### What to produce
Copy the records word for word. Pictures do not go in.

### Source information
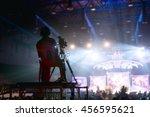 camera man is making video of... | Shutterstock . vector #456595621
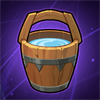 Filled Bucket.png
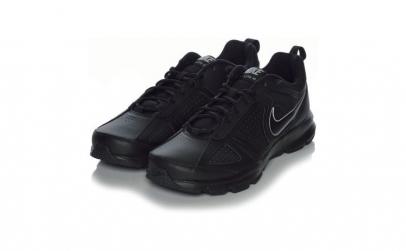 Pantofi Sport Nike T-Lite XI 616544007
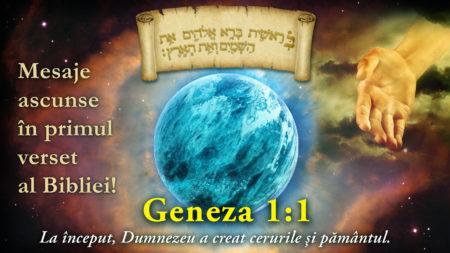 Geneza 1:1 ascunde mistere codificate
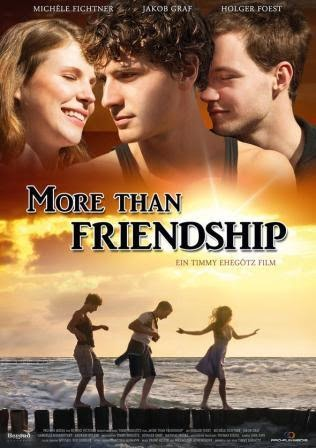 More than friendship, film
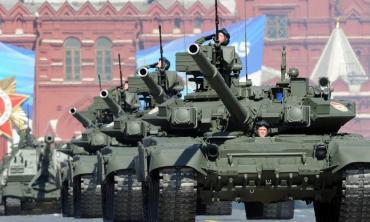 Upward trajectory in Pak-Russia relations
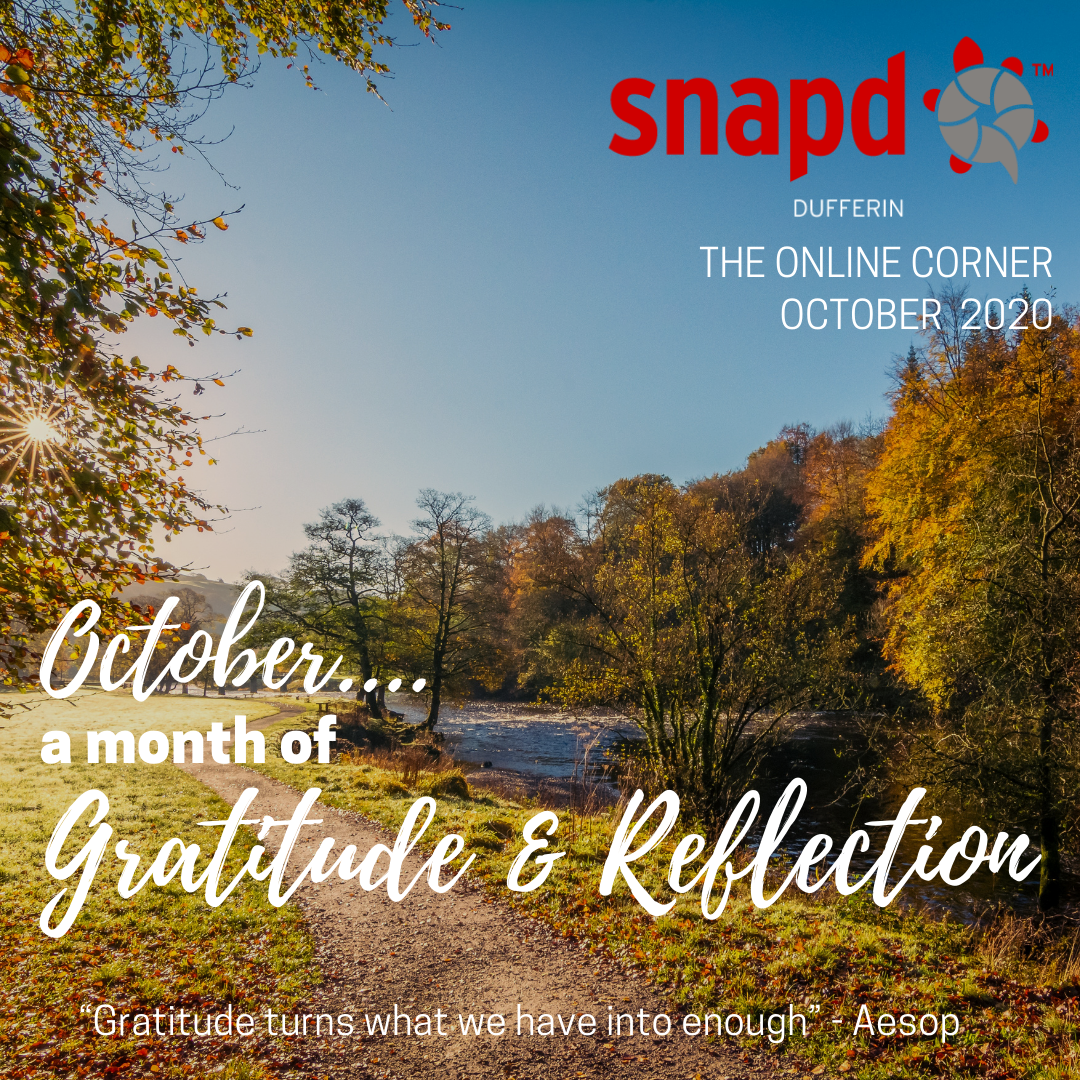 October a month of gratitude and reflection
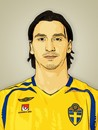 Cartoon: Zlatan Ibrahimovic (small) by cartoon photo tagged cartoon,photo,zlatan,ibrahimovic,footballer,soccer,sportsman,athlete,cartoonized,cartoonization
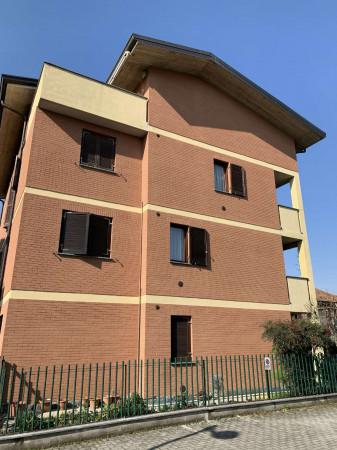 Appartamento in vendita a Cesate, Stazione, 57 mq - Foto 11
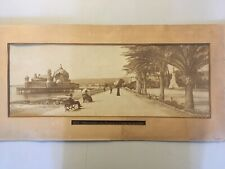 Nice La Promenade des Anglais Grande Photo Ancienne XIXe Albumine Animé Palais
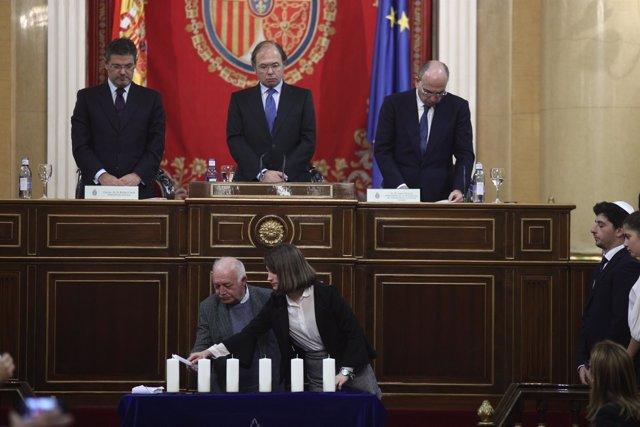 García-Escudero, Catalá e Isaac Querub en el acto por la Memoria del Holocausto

### Answer to the problem
 camera man is making video of... | Shutterstock . vector #456595621
 Filled Bucket.png
 Pantofi Sport Nike T-Lite XI 616544007
 Geneza 1:1 ascunde mistere codificate
 More than friendship, film
 Upward trajectory in Pak-Russia relations
 October a month of gratitude and reflection
 Cartoon: Zlatan Ibrahimovic (small) by cartoon photo tagged cartoon,photo,zlatan,ibrahimovic,footballer,soccer,sportsman,athlete,cartoonized,cartoonization
 Appartamento in vendita a Cesate, Stazione, 57 mq - Foto 11
 Nice La Promenade des Anglais Grande Photo Ancienne XIXe Albumine Animé Palais
 García-Escudero, Catalá e Isaac Querub en el acto por la Memoria del Holocausto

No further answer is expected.